Even yet she was not clear concerning the processes of birth. But in her mind's eye she saw Marion lying on a narrow bed, her body clenched under the blankets; and her face pale and concave at cheek and temple with sickness and persecuted resolution, holding at bay with her will a crowd of doctors pressing round her with scalpels in their hands, preserving by her tensity the miracle of life that was to be Richard. If she had relaxed, the world would not have been habitable, existence would have rolled through few and inferior phases. When she stood at the windows of Grand-Aunt's house on Liberton Brae every evening after mother's death she would have seen nothing but dark glass patterned with uncheering suns of reflecting gaslight, and beyond a white roadway climbed by anonymous travellers. She would have wept: not waited, as she did, for the sound of the motorcycle that was driven with the dearest recklessness and would bring joy with it. She would never have had occasion to run to the door and open it impetuously to life. Her sensibility would have strayed on the dreary level of controlled grief. It would not have sank under her, deliciously and dangerously, leaving her to stand quite paralysed while he flung off his cap and coat and gauntlets with those indolent, violent gestures, and whispered to her till his arms were free and he could stop her heart for a second with his long first kiss.
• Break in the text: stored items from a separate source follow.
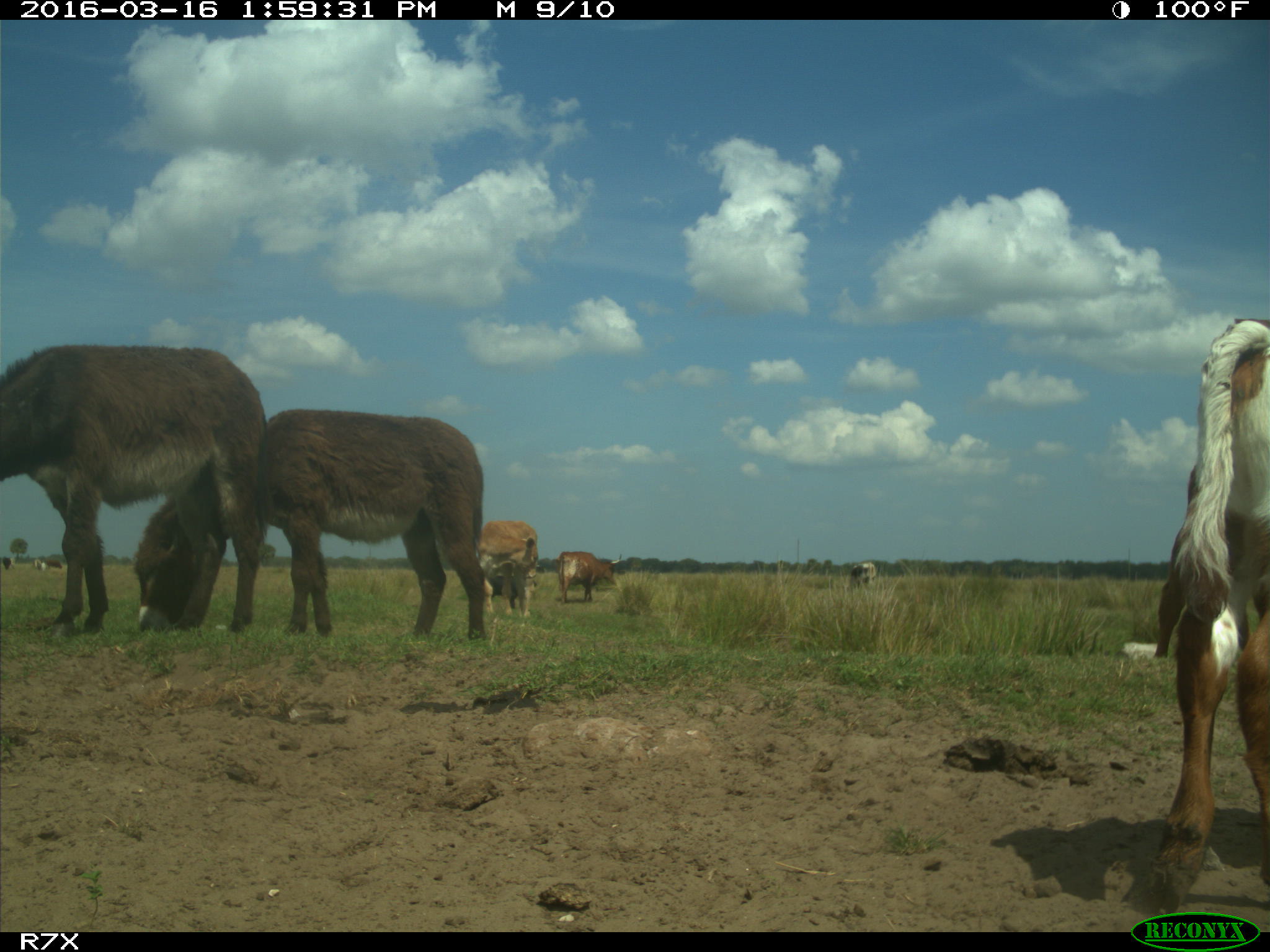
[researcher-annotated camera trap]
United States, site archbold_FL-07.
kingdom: Animalia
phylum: Chordata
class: Mammalia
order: Artiodactyla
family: Bovidae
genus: Bos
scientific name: Bos taurus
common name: domestic cow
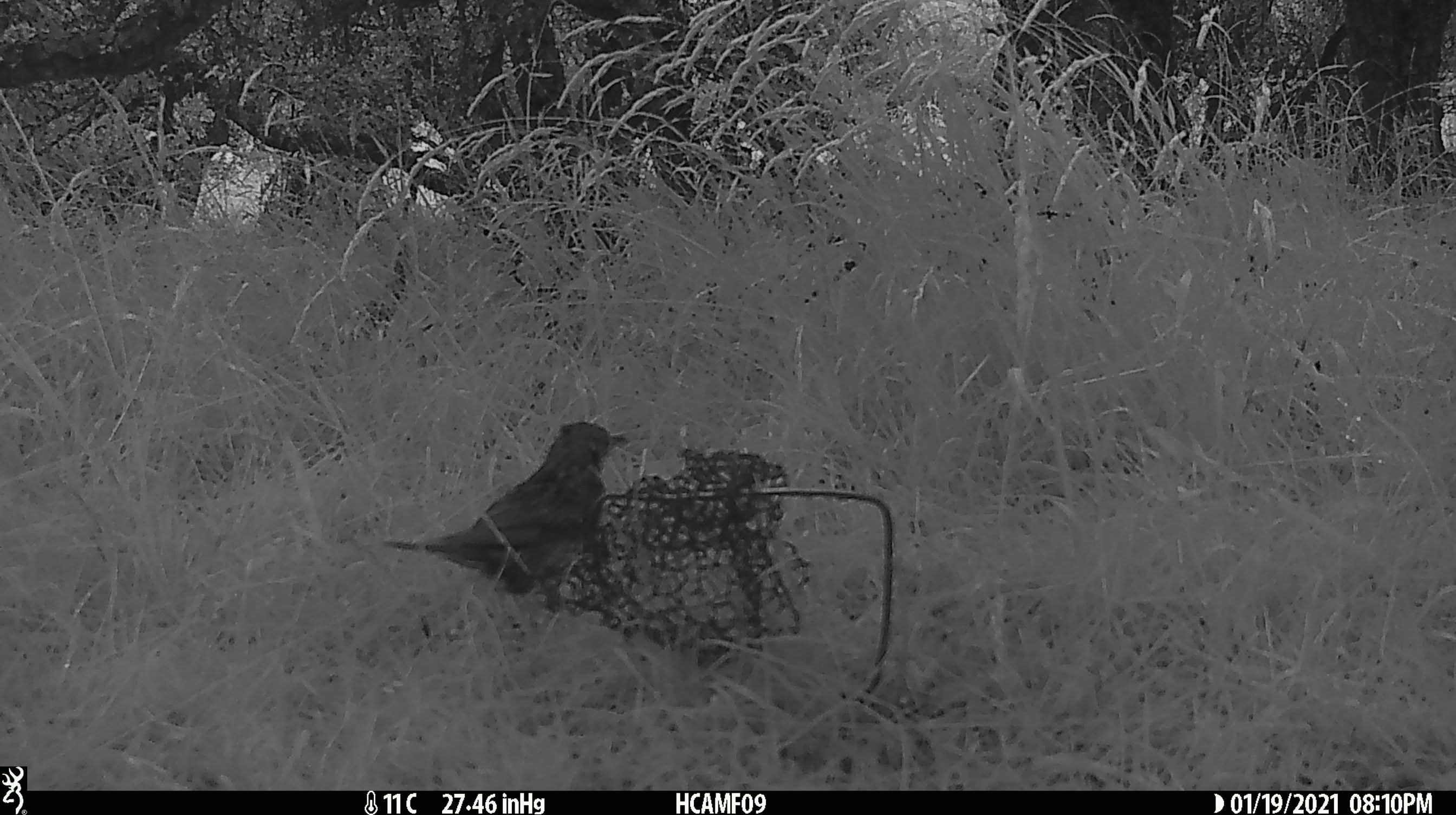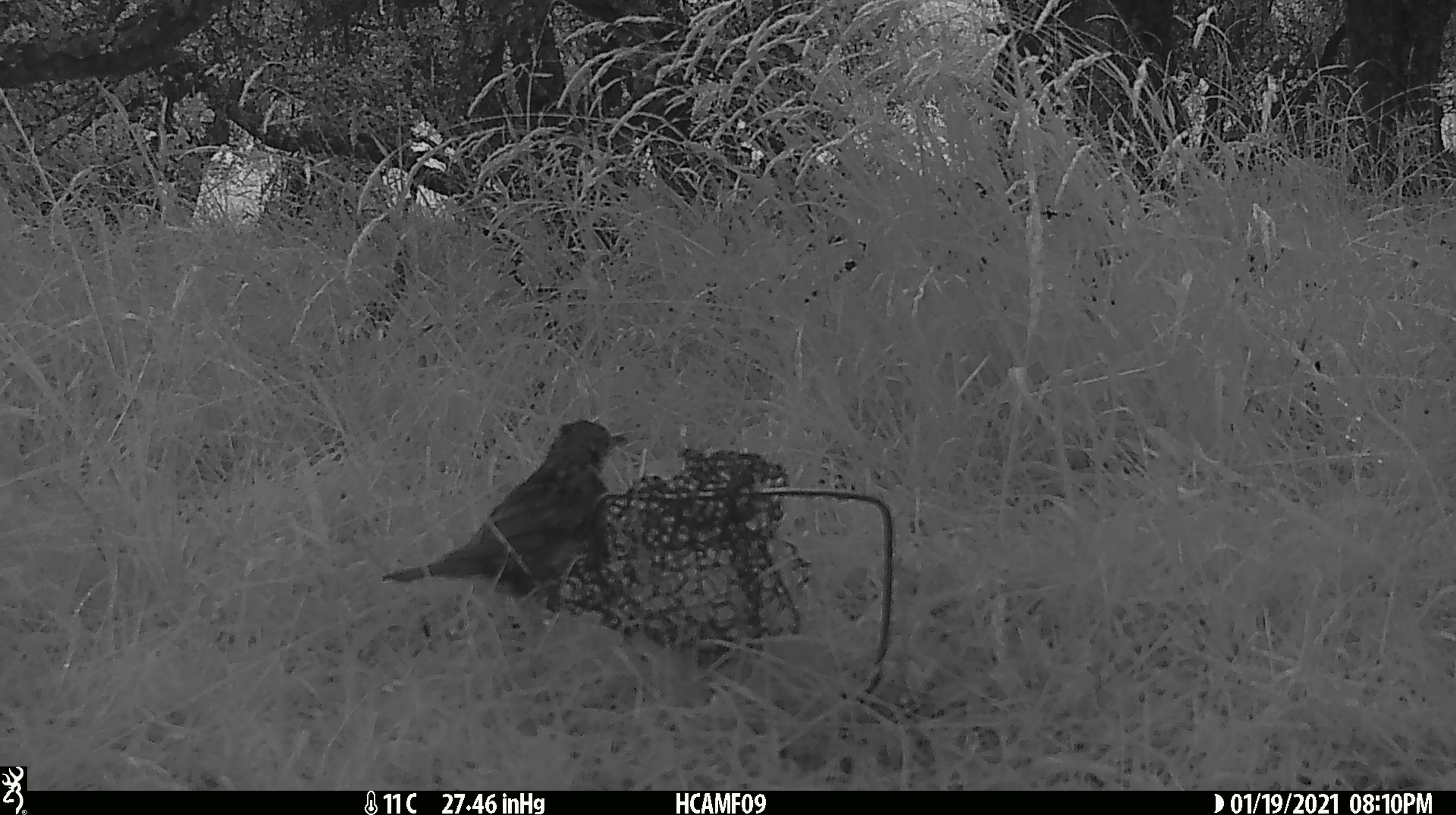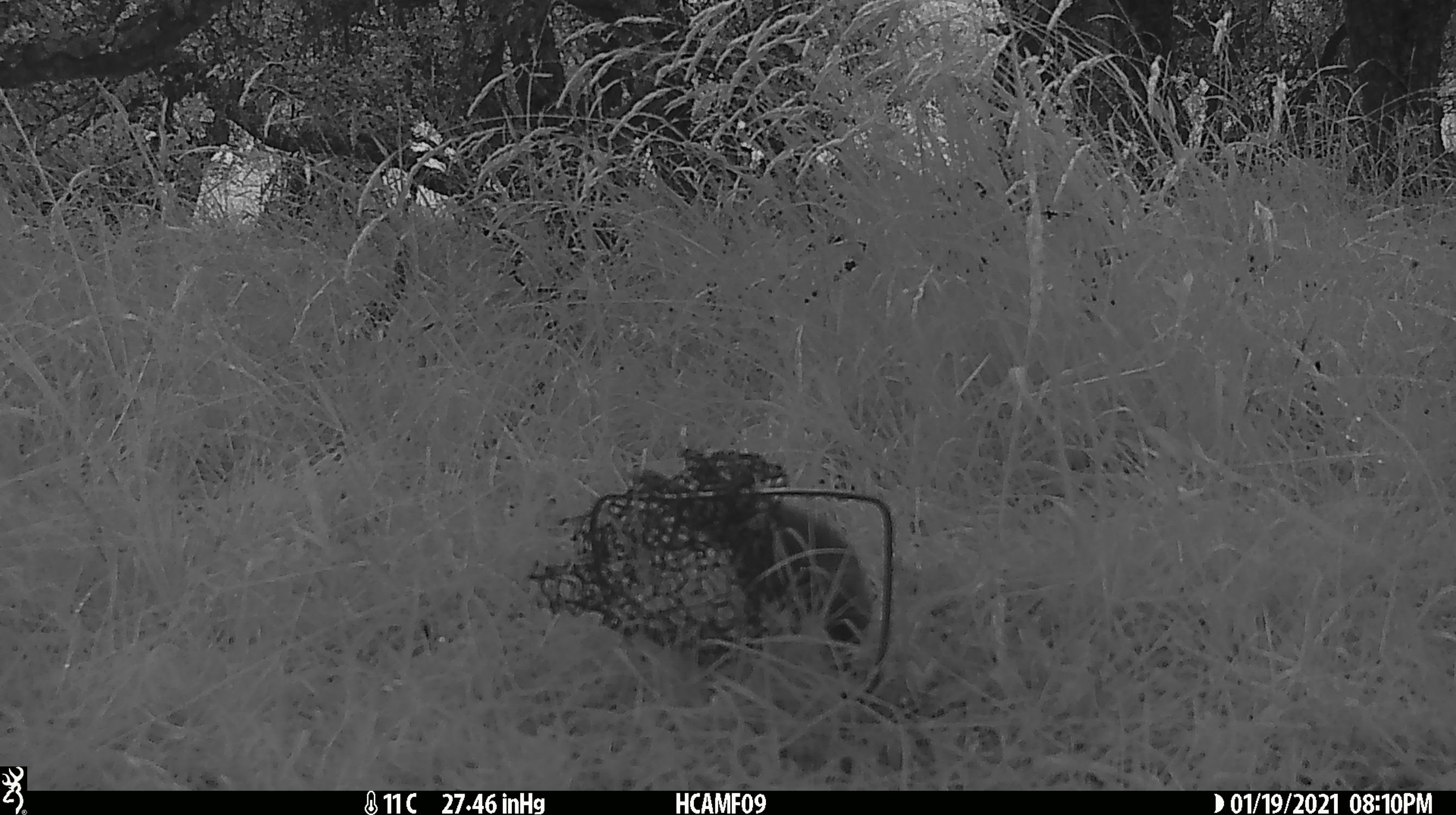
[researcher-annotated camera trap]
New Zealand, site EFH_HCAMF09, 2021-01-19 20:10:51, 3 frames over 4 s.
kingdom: Animalia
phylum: Chordata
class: Aves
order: Passeriformes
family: Turdidae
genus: Turdus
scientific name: Turdus philomelos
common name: song thrush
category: thrush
Thrush (song thrush) (Turdus philomelos).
She would have sat all evening in the front parlour with Grand-Aunt and Miss McGinnis and helped with their sewing for the St. Giles's bazaar, instead of appearing among them for five minutes to let them have a look at her great splendid man, who had to bend to come in at the doorway and give Miss McGinnis an opportunity to cry, "Dear me, Mr. Yaverland, you mind me so extraordinary of my own cousin Hendry who was drowned at Prestonpans. He was just your height and he had the verra look of you," and to allow Grand-Aunt to declare, "Elspeth, I wonder at you. There was never a McGinnis stood more than five feet five, and I do not remember that Hendry escaped the family misfortune—mind you, I know it's no a fault—of a squint." There would not have been those hours in the dining-room when life was lifted to a strange and interesting plane where the flesh became as thoughtful as the spirit, and each meeting of lips was as individual as an idea and as much a comment on life, and the pressing of a finger across the skin could be watched like the unfolding of a theory.